Nem mesmo quando a credibilidade da prova é manchada com situações como a ocorrida na segunda etapa do terceiro exame aplicado pela OAB, que resultou na Operação Tormenta, deflagrada pela Polícia Federal em 16 de junho deste ano, ela perde o seu valor.

“Ele é fundamental para a categoria, pois de alguma forma o profissional jurídico é avaliado. Não significa que a OAB esteja chancelando plenamente a atuação daquele advogado aprovado, mas afirmando que ele tem condições mínimas de atuar no mercado de trabalho. Sou professor em cursinhos preparatórios e acho a prova relativamente fácil, basta o candidato ter o mínimo de conhecimentos gerais e estar tranqüilo no dia do exame”, pondera Bruno Boris, sócio do Fragata e Antunes Advogados.

Para manter a tradição da prova mais temida pelos aspirantes a advogados, a OAB mudou a responsável pela organização e realização do Exame de Ordem Unificado em todo o país. Sai a Fundação Universidade de Brasília (FUB), serviços que ela prestava por meio do Centro de Seleção e Promoção de Eventos (Cespe/UnB), e entra a Fundação Getúlio Vargas (FGV).

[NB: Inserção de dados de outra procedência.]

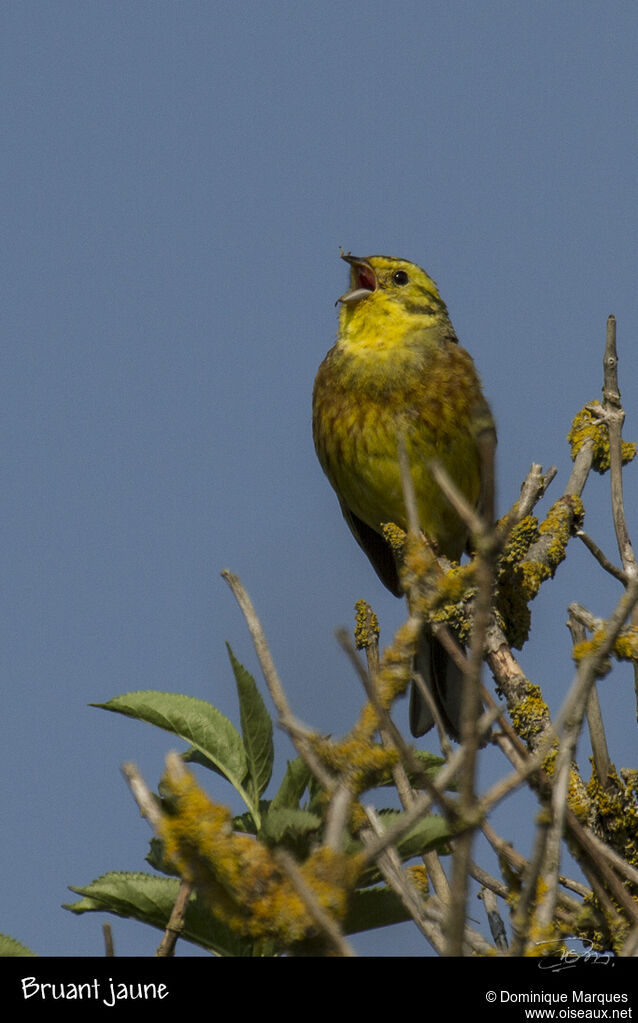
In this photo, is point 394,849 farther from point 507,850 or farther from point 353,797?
point 353,797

Até o fim do ano está prevista mais uma prova, cujas inscrições devem abrir entre setembro e outubro. Isso porque o resultado dos aprovados no último exame tem data prevista para divulgação em 30 de agosto. O Exame de Ordem é obrigatório para todos os bacharéis em direito que queiram exercer a profissão de advogado.

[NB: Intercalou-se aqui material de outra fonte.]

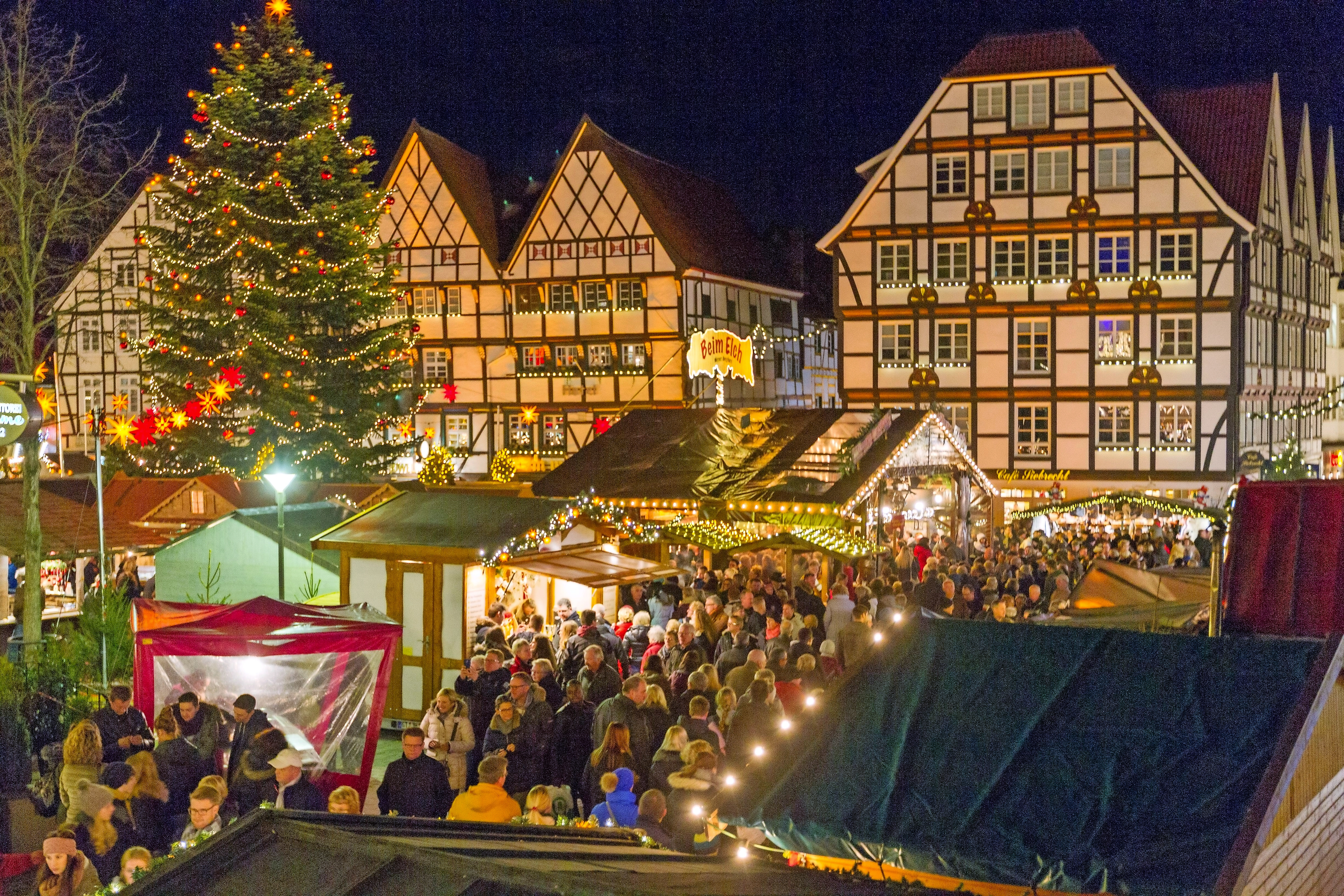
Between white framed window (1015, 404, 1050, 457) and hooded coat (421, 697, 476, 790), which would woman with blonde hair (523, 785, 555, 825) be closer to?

“Inúmeras discussões foram lançadas sobre a legitimidade ou não do Exame de Ordem, bem como se o mesmo mede conhecimento do candidato. Sem entrar no mérito dessas discussões, acredito que a prova tem total capacidade para avaliar o conhecimento teórico e pratico do candidato e sua compreensão da realidade sobre a responsabilidade que enfrentará”, acredita Lucas Batistuzo Gurgel Martins, do Mesquita Pereira, Marcelino, Almeida, Esteves Advogados.

Só para se ter uma idéia do número de profissionais que buscam essa aprovação, no último exame, realizado em 13 de junho, houve 95.764 inscritos. O valor da taxa de inscrição da última prova foi de R$ 200.